Yongye International Inc. (YONG:US), a Beijing-based fertilizer maker that received a going-private proposal in October, said buyers confirmed that they are still interested in continuing with the deal in a statement yesterday.
The group, including Chairman Wu Zishen, Morgan Stanley’s private equity unit and Hong Kong-based Abax Global Capital Ltd., offered to buy the company at $6.6 per share. Yongye said fourth-quarter adjusted net income was 34 cents per share with sales rising 59 percent to $71.3 million. Trading in its shares was suspended March 15 in the U.S.
Bona Film Group Ltd. (BONA:US), a film company based in Beijing, tumbled 6.5 percent to a three-month low of $4.3 in New York before its planned earnings release after U.S. trading closed. Renren Inc. (RENN:US), a real-name social networking website operator in China, sank 4.5 percent to a record low of $2.76.
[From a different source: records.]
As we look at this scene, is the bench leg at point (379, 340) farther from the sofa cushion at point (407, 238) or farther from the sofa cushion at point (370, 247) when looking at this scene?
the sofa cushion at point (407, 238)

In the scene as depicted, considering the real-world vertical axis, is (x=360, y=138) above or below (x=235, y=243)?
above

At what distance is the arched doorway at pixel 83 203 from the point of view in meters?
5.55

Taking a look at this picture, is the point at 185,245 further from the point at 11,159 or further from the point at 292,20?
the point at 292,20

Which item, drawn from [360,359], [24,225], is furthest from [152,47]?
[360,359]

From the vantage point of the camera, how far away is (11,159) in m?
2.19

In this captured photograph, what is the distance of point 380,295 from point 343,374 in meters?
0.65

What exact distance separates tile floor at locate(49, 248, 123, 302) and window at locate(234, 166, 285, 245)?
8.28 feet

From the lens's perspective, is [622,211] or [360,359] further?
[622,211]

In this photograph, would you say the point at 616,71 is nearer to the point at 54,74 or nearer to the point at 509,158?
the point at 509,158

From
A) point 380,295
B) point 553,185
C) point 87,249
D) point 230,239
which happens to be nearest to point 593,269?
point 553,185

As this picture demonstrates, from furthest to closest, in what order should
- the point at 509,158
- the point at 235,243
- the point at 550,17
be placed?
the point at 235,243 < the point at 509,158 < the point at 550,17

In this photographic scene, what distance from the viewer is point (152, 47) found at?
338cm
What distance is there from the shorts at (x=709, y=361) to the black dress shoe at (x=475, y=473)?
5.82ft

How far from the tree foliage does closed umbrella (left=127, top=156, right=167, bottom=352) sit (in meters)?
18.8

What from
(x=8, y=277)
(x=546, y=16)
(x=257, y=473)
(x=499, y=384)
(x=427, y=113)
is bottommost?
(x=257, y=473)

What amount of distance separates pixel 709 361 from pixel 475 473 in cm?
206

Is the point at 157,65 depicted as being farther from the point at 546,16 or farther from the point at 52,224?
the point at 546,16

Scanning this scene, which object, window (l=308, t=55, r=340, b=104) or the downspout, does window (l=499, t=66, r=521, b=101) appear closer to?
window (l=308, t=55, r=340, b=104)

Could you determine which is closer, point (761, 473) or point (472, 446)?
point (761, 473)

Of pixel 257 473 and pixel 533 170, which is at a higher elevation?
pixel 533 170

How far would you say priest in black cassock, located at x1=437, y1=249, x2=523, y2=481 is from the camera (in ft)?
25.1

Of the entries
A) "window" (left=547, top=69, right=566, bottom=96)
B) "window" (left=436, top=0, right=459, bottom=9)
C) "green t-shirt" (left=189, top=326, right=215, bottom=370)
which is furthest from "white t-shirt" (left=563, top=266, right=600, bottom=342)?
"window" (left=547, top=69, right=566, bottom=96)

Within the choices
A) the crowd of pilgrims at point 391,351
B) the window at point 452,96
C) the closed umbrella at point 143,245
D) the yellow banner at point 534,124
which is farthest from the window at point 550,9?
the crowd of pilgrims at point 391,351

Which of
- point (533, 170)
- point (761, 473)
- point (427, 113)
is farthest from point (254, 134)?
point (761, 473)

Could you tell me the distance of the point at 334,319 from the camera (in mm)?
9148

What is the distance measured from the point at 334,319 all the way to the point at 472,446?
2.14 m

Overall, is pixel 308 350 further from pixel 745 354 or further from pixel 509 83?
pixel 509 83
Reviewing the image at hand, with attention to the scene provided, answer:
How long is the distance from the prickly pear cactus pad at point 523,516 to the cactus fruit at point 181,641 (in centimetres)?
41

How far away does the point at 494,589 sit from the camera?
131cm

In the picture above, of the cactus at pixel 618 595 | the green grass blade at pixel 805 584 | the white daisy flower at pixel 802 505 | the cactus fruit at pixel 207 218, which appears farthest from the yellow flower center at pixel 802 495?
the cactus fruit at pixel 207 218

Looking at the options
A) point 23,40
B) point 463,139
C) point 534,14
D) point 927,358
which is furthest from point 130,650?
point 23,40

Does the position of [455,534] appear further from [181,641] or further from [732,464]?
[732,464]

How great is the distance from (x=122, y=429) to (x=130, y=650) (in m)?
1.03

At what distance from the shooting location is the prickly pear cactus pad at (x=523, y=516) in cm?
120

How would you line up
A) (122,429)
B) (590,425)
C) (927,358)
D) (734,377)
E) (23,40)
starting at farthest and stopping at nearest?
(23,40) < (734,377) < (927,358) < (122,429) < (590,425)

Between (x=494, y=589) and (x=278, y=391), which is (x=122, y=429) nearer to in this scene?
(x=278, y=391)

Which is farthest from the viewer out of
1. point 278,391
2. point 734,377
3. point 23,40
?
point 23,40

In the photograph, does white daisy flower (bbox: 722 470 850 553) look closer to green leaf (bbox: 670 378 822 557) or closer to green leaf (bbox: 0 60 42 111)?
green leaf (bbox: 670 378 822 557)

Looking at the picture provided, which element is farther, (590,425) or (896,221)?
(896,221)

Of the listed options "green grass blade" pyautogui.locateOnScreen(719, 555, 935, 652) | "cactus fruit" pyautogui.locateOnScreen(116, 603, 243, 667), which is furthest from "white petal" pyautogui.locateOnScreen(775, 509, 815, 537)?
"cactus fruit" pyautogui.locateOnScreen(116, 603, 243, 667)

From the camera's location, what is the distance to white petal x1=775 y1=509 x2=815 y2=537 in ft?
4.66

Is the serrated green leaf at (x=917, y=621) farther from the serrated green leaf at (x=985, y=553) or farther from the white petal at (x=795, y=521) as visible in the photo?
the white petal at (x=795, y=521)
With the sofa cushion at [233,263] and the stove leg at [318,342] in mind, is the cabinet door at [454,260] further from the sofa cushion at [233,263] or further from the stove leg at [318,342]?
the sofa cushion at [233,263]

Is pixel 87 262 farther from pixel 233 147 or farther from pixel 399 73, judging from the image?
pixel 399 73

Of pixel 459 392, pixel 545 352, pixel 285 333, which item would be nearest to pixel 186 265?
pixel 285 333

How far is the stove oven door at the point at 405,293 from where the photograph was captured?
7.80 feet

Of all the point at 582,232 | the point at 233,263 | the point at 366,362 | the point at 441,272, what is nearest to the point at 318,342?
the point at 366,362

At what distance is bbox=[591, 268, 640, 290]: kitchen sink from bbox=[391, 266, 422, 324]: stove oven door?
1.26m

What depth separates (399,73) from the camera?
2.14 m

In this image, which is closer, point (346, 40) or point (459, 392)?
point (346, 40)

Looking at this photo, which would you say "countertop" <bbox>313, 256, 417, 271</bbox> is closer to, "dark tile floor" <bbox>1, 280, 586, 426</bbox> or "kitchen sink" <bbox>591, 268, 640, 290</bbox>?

Apple Inc. (AAPL:US) Chief Executive Officer Tim Cook apologized for the company’s iPhone warranty and repair policies in China after criticism over customer service in its second-largest market. Apple is changing its practices to offer full replacements of older iPhones experiencing problems, Cook said in a letter posted on the company’s Chinese website yesterday.
The Shanghai Composite Index (SHCOMP) of domestic Chinese shares slipped 0.1 percent to 2,234.40 yesterday, after dropping 1.4 percent during the first three months of this year. Hong Kong’s stock market was closed for a holiday yesterday.